§ **DIRECTION**
Copy out the records verbatim, starting at the line containing "From among all" and ending at the line containing "4. (B) (x=244, y=187)", with both of those lines included.

:: LISTED ENTRIES

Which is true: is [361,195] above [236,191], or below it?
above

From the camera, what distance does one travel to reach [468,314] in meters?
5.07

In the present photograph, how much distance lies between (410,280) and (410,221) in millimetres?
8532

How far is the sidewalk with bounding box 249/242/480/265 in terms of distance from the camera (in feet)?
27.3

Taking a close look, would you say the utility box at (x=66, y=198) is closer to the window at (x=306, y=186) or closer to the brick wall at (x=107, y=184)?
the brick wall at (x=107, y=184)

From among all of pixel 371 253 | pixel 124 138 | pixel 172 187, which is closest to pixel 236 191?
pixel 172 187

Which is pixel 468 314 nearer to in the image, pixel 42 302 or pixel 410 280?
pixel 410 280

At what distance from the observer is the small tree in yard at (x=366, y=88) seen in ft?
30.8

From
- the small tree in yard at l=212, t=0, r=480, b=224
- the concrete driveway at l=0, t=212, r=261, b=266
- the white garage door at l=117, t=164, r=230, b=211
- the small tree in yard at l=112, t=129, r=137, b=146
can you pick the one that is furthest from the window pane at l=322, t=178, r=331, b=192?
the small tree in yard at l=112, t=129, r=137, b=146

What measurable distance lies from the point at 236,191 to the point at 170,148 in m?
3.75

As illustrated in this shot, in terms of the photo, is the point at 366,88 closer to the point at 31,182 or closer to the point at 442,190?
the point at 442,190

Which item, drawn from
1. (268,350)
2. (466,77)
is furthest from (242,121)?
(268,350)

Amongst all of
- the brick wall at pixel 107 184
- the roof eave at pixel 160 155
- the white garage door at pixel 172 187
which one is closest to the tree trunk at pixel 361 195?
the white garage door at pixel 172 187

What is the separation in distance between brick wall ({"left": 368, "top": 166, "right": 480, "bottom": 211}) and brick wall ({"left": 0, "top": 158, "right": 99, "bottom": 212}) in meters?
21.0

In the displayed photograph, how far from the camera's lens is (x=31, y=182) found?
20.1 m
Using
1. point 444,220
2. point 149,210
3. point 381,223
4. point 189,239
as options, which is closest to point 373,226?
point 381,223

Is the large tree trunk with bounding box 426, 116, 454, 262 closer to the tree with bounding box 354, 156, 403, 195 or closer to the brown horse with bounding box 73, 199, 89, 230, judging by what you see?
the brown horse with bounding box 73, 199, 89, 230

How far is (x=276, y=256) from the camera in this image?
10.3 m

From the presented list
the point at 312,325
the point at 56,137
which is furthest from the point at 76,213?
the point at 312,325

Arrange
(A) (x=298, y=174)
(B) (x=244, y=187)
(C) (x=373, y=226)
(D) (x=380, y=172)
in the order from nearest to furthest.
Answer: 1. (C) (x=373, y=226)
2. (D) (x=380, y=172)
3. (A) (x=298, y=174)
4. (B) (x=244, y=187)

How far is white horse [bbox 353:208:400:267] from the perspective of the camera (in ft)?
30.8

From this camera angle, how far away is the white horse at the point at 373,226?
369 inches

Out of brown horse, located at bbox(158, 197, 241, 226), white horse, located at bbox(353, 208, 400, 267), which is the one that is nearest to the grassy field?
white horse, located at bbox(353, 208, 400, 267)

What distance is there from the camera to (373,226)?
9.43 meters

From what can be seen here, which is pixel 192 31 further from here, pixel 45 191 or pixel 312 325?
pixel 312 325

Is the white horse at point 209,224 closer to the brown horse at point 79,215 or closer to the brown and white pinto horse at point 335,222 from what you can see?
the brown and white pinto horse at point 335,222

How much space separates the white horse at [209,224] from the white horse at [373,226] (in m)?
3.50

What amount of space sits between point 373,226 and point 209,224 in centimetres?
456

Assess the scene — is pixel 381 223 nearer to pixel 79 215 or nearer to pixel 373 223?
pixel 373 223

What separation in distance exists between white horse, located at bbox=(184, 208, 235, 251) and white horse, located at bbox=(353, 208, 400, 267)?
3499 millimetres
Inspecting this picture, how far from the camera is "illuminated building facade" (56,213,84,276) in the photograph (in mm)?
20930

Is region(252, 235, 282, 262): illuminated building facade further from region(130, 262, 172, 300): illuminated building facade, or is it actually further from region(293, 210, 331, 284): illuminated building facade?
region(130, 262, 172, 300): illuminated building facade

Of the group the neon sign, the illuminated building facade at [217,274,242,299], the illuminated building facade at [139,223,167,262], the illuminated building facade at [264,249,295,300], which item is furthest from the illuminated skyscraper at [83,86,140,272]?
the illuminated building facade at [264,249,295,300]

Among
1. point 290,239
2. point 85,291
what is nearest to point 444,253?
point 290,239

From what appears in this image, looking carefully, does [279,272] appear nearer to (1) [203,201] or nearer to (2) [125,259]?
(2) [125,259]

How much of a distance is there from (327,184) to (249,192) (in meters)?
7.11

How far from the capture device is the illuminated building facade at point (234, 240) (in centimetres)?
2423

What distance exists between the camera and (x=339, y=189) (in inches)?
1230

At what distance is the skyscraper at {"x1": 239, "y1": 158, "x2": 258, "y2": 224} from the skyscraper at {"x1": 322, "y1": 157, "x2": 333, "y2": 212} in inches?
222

::::

§ **EXPECTED ANSWER**
From among all of pixel 371 253 | pixel 124 138 | pixel 172 187, which is closest to pixel 236 191?
pixel 172 187

Which is pixel 468 314 nearer to in the image, pixel 42 302 or pixel 410 280?
pixel 410 280

At what distance from the observer is the small tree in yard at (x=366, y=88) seen in ft?
30.8

From
- the small tree in yard at l=212, t=0, r=480, b=224
- the concrete driveway at l=0, t=212, r=261, b=266
- the white garage door at l=117, t=164, r=230, b=211
- the small tree in yard at l=112, t=129, r=137, b=146
can you pick the one that is furthest from the window pane at l=322, t=178, r=331, b=192?
the small tree in yard at l=112, t=129, r=137, b=146

What measurable distance lies from the point at 236,191 to the point at 170,148 in m?
3.75

As illustrated in this shot, in terms of the photo, is the point at 366,88 closer to the point at 31,182 or closer to the point at 442,190?
the point at 442,190

Which item, drawn from
1. (268,350)
2. (466,77)
is furthest from (242,121)?
(268,350)

Amongst all of
- the brick wall at pixel 107 184
- the roof eave at pixel 160 155
- the white garage door at pixel 172 187
which one is closest to the tree trunk at pixel 361 195?
the white garage door at pixel 172 187

What is the separation in distance between brick wall ({"left": 368, "top": 166, "right": 480, "bottom": 211}) and brick wall ({"left": 0, "top": 158, "right": 99, "bottom": 212}) in meters?
21.0

In the displayed photograph, how far from the camera's lens is (x=31, y=182) found?
20.1 m
Using
1. point 444,220
2. point 149,210
3. point 381,223
4. point 189,239
as options, which is closest to point 373,226?
point 381,223

Is the large tree trunk with bounding box 426, 116, 454, 262 closer to the tree with bounding box 354, 156, 403, 195 or closer to the brown horse with bounding box 73, 199, 89, 230, judging by what you see?
the brown horse with bounding box 73, 199, 89, 230

How far is (x=276, y=256) from the camera in this image?
10.3 m

From the presented list
the point at 312,325
the point at 56,137
which is furthest from the point at 76,213?
the point at 312,325

Arrange
(A) (x=298, y=174)
(B) (x=244, y=187)
(C) (x=373, y=226)
(D) (x=380, y=172)
in the order from nearest to furthest.
Answer: 1. (C) (x=373, y=226)
2. (D) (x=380, y=172)
3. (A) (x=298, y=174)
4. (B) (x=244, y=187)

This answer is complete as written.